I have no idea where we are. But it doesn't look dirty so I don't think we are in jersey yet
He kept coming back from the bar with hotter girls and just left with two...I feel like I just witnessed something amaZing. Like meeting Jesus and finding out he has no morals either
You're getting a blowjob this afternoon. This has been your morning public service announcement.
I need you to stand in the corner and ref this threesome. Wear stripes.
He just showed me a video of his erect penis moving to the beet of the music when he was high, I think I'm in love.

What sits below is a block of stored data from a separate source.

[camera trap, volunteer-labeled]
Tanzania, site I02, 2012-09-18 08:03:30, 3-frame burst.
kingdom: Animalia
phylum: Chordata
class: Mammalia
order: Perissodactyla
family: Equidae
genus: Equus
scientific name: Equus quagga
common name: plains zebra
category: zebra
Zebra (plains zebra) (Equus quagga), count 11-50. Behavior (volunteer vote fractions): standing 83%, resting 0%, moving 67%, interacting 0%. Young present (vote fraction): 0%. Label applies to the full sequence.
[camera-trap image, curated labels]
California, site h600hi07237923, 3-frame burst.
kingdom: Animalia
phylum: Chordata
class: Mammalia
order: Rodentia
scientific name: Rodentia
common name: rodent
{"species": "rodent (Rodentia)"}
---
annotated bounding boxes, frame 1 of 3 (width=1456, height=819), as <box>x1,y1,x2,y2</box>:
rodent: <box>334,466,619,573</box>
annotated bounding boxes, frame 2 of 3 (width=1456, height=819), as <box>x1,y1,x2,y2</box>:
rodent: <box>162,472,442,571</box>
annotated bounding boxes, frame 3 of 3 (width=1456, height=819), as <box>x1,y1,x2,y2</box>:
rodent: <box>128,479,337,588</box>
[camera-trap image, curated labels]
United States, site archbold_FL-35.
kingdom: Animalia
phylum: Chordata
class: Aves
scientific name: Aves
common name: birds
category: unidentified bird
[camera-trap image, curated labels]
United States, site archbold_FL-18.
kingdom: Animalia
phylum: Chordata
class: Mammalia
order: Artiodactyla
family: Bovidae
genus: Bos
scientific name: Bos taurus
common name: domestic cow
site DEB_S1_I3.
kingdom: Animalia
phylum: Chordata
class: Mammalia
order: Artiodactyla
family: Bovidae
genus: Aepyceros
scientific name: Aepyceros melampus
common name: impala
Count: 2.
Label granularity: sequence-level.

Fun holiday story for you: Alex and I went out drinking. She left. I needed a ride home. Met this dude and told him to drive my car back. Once at my house, I made him take out my dog and then apologized for not wanting to make out with him. I said, let me go see if my roommate is interested and then I slept in Alex's bed all night.
20 bucks says he was an actual leprechaun
All of my exes are either overweight and neckbearded or dead. Someone out there is looking out for me.
i thought you were just a really comfy body pillow until i sobered up. oops.
I was riding him and in the middle he literally said "fuck yeah, Amy Winehouse"
We got stuck in traffic in the tunnel while we were smoking weed. We were afraid to air out the car.
And what in gods fuck were you drinking. It tasted like windex with a mixture of juce
You randomly sent me a black Santa Claus emoji at 2am. I think alcohol was involved.
We probably are going to die. So. Thanks for agreeing to be my Maid of Honor even though I torture you.
I'm laying in bed cuddling with my teddy bear and eating waffles. I need a fucking boyfriend
There is a french fry attached to my steering wheel and a note that says "eat me yum yum" can you explain this?